__EXTRAIT DU DOCUMENT__.
%%

Il est donc crucial que le pratiquant soit aussi concentré et attentif que possible lorsqu’il accomplit la pratique, et ne se contente pas de la faire juste machinalement. En outre, puisque la personne décédée est en train de vivre réellement les expériences dont il est question, son aptitude à comprendre la vérité contenue dans le Livre des Morts Tibétain est peut-être bien plus grande que la nôtre !

On me demande parfois ce qu’il advient si la conscience s’est déjà évanouie au moment de la mort. Puisque nous ne savons pas combien de temps la personne décédée va demeurer dans cet état d’inconscience, ni à quel moment elle fera son entrée dans le bardo du devenir, le Livre des Morts Tibétain est lu et pratiqué à maintes reprises afin de couvrir toutes les éventualités. 

Mais qu’en est-il de ceux qui ne sont pas familiarisés avec les enseignements ou avec le Livre des Morts Tibétain ? Devons-nous le leur lire ? Le Dalaï-Lama a donné des instructions très claires à ce sujet : 

Que vous ayez ou non foi en une religion, il est très important que votre esprit soit paisible au moment de la mort… Que le mourant y croie ou non, la renaissance, du point de vue bouddhiste, est une réalité, et un état d’esprit paisible - ou même neutre - est donc important au moment de la mort. Si la personne ne partage pas cette croyance, la lecture du Livre des Morts Tibétain pourrait perturber son esprit … susciter de l’aversion et donc lui nuire au lieu de l’aider. S’il s’agit par contre d’une personne qui lui est réceptive, les mantras ou les noms des bouddhas pourront l’aider à créer un lien, et être ainsi utiles. Il est important de prendre en compte, avant toute chose, l’attitude de la personne mourante.

%%

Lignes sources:
%%

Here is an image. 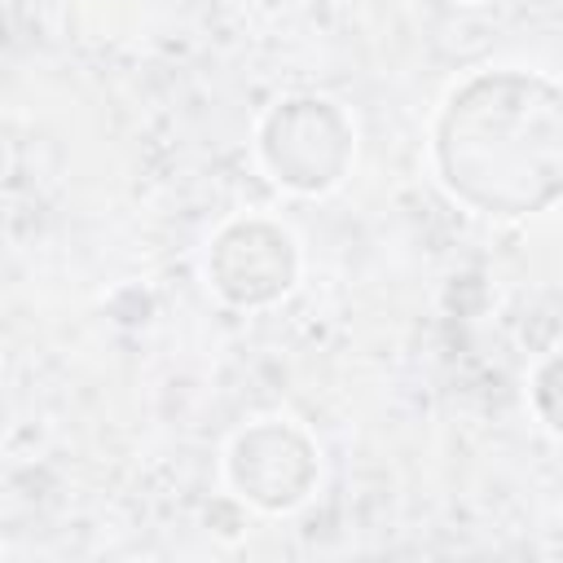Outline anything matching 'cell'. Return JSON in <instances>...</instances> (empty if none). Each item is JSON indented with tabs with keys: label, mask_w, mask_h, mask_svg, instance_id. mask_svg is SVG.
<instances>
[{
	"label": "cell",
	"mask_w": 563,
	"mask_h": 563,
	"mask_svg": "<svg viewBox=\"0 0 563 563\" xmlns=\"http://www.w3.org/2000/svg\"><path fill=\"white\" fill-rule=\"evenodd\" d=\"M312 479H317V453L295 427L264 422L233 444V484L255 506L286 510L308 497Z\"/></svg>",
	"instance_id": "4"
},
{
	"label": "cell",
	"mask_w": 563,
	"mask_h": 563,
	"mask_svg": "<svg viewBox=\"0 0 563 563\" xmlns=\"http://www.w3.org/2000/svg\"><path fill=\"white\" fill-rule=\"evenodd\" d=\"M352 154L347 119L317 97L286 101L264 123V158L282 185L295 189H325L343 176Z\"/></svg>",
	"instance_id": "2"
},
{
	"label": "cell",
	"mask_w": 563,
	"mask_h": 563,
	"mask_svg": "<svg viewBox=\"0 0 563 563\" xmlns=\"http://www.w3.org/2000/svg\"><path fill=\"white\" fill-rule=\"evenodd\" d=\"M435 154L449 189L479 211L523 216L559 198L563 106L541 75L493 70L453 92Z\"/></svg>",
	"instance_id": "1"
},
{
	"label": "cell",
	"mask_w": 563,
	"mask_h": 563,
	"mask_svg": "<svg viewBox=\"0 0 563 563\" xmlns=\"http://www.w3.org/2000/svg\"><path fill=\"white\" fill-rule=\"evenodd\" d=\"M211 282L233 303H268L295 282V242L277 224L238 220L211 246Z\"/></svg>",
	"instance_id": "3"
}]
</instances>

%%
%%

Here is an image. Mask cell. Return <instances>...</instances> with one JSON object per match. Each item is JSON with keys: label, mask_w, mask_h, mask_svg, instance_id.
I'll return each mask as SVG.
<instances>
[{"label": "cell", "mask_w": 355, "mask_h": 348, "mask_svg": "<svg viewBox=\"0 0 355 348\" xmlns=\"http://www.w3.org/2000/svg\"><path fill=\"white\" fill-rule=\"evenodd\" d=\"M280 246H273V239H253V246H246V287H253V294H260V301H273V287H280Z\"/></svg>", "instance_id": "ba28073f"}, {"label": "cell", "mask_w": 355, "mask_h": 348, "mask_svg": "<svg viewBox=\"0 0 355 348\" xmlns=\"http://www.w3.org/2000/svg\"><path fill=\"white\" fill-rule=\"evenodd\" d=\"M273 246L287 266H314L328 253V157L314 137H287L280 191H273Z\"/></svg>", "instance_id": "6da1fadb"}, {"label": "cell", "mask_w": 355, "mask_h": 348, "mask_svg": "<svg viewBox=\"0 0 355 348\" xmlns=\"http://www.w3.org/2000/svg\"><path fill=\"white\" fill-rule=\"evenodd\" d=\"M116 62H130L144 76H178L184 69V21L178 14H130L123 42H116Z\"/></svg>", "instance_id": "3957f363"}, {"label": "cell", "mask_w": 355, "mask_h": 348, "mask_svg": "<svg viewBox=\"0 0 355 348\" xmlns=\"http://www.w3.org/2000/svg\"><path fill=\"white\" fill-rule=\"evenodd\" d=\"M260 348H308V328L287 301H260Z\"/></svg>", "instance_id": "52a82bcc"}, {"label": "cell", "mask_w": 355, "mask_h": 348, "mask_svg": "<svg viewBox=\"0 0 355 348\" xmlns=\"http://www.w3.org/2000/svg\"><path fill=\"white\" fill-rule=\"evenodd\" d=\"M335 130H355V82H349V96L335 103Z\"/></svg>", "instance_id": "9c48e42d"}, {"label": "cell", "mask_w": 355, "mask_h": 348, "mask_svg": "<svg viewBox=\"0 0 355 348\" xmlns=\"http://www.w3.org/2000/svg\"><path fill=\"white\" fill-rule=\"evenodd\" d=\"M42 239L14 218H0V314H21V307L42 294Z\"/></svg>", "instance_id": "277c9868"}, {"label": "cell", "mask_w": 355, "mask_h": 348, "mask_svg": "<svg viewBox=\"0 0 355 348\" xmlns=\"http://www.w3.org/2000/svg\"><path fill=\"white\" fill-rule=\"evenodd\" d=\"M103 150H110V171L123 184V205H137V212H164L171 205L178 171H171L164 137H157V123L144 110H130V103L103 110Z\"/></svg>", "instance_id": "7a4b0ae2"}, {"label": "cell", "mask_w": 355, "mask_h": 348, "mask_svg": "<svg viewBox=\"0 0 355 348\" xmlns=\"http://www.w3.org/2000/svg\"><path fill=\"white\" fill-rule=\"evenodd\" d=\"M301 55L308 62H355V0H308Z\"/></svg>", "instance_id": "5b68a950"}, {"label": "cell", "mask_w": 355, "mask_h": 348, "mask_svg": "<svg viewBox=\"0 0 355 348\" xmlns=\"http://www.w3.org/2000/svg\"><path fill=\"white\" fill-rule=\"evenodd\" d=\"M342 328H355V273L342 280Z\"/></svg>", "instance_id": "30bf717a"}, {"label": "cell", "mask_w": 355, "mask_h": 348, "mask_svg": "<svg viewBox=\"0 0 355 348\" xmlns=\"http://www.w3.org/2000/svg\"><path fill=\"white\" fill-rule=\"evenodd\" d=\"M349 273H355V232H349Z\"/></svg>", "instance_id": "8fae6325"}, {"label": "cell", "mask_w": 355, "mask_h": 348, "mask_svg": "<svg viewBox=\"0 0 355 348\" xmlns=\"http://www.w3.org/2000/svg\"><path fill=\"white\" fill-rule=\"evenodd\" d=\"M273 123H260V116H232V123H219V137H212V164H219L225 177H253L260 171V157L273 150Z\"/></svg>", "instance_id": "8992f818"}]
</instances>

%%
%%

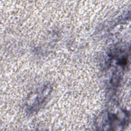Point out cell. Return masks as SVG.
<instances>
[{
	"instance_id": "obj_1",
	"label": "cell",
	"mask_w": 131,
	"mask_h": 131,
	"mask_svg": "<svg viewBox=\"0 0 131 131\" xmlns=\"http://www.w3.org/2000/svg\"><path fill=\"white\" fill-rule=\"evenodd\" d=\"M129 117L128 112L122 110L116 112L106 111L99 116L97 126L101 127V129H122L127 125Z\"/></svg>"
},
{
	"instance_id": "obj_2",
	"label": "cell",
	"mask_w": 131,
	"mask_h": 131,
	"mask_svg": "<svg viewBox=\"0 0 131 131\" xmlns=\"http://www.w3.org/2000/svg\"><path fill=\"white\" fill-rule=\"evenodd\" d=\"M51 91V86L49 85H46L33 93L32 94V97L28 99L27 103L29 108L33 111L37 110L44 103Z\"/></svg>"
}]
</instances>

%%

__CONSIGNE__. Poursuivez, s'il vous plaît, l'extrait ci-dessus sur la lecture du Livre des Morts Tibétain aux défunts, à partir de sa dernière phrase.

__RÉSULTAT__.
  1. Le “Né Dren” et le “Chang Chok”

La pratique du Né Dren, le rituel pour guider les morts, ou du Chang Chok, le rituel de purification par lequel un maître guide la conscience du défunt vers une meilleure renaissance, va de pair avec la lecture du Livre des Morts Tibétain. 

Dans une situation idéale, le Né Dren et le Chang Chok devraient être effectués immédiatement après le décès ou, du moins, avant la fin des quarante-neuf jours. Si le corps n’est pas présent, la conscience du disparu est invitée à entrer dans une effigie ou une image le représentant et portant son nom - voire une photo - appelée tsenjang. Le Né Dren et le Chang Chok tirent leur pouvoir du fait que, durant la période qui suit immédiatement la mort, le défunt ressent fortement l’impression d’être encore en possession du corps de sa vie passée.

Par le pouvoir de la méditation du maître, la conscience de la personne décédée errant sans but dans le bardo est appelée dans le tsenjang, qui représente son identité. La conscience est alors purifiée ; les graines karmiques des six mondes sont nettoyées ; un enseignement est donné, exactement comme dans la vie, et la personne est introduite à la nature de l’esprit. Le p’owa est finalement effectué, et la conscience est dirigé vers l’un des royaumes des bouddhas. Le tsenjang, qui représente son ancienne identité - à présent abandonnée - est alors brûlé, et le karma du défunt purifié.

  1. La purification des six mondes. 

Mon maître Dilgo Khyentsé Rinpoché disait souvent que la pratique appelé “purification des six mondes” est sans conteste la meilleure des pratiques de purification pour un pratiquant décédé. 

La purification des six mondes est une pratique utilisée dans la vie ; elle emploie la visualisation et la méditation pour purifier le corps, tout à la fois des six principales émotions négatives et des mondes d’existence auxquels ces émotions donnent naissance. Elle peut aussi être utilisée de manière très efficace pour les morts ; elle est particulièrement puissante car elle purifie la racine de leur karma, et donc de leur lien avec le samsara. Ceci est fondamental ; si ces émotions négatives ne sont pas purifiées, ce sont elles qui imposeront le monde spécifique du samsara dans lequel la personne décédée devra renaître.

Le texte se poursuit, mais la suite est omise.